#### Task details:
Once the line with "Google Developer Groups (GDG)" is found, return it along with every line after it, exactly, through the end of the material.

#### Supplied material:
*-*-*

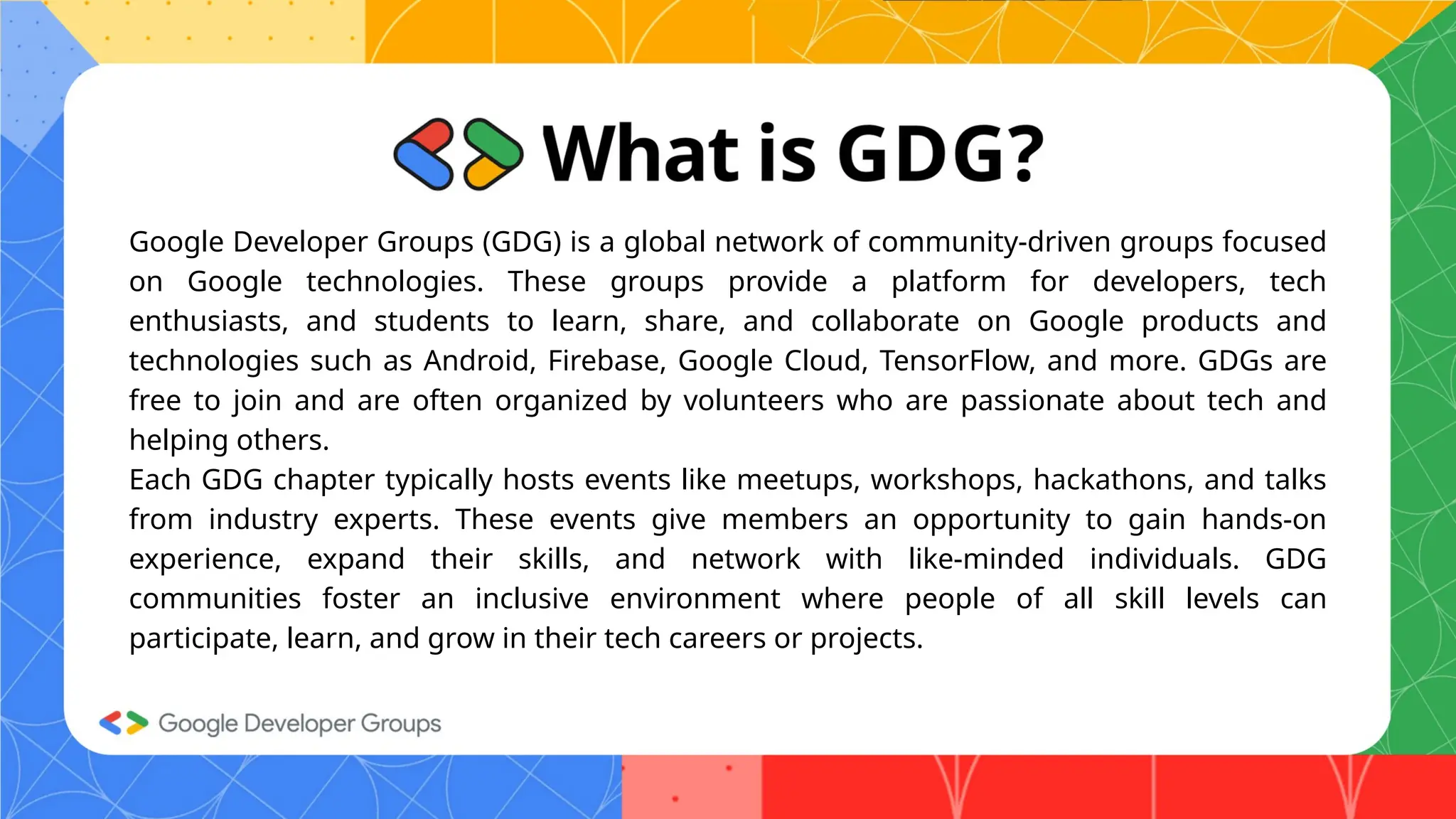 What is GDG?

Google Developer Groups (GDG) is a global network of community-driven groups focused on Google technologies. These groups provide a platform for developers, tech enthusiasts, and students to learn, share, and collaborate on Google products and technologies such as Android, Firebase, Google Cloud, TensorFlow, and more. GDGs are free to join and are often organized by volunteers who are passionate about tech and helping others.

Each GDG chapter typically hosts events like meetups, workshops, hackathons, and talks from industry experts. These events give members an opportunity to gain hands-on experience, expand their skills, and network with like-minded individuals. GDG communities foster an inclusive environment where people of all skill levels can participate, learn, and grow in their tech careers or projects.

Google Developer Groups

*-*-*

#### Response to this task:
Google Developer Groups (GDG) is a global network of community-driven groups focused on Google technologies. These groups provide a platform for developers, tech enthusiasts, and students to learn, share, and collaborate on Google products and technologies such as Android, Firebase, Google Cloud, TensorFlow, and more. GDGs are free to join and are often organized by volunteers who are passionate about tech and helping others.

Each GDG chapter typically hosts events like meetups, workshops, hackathons, and talks from industry experts. These events give members an opportunity to gain hands-on experience, expand their skills, and network with like-minded individuals. GDG communities foster an inclusive environment where people of all skill levels can participate, learn, and grow in their tech careers or projects.

Google Developer Groups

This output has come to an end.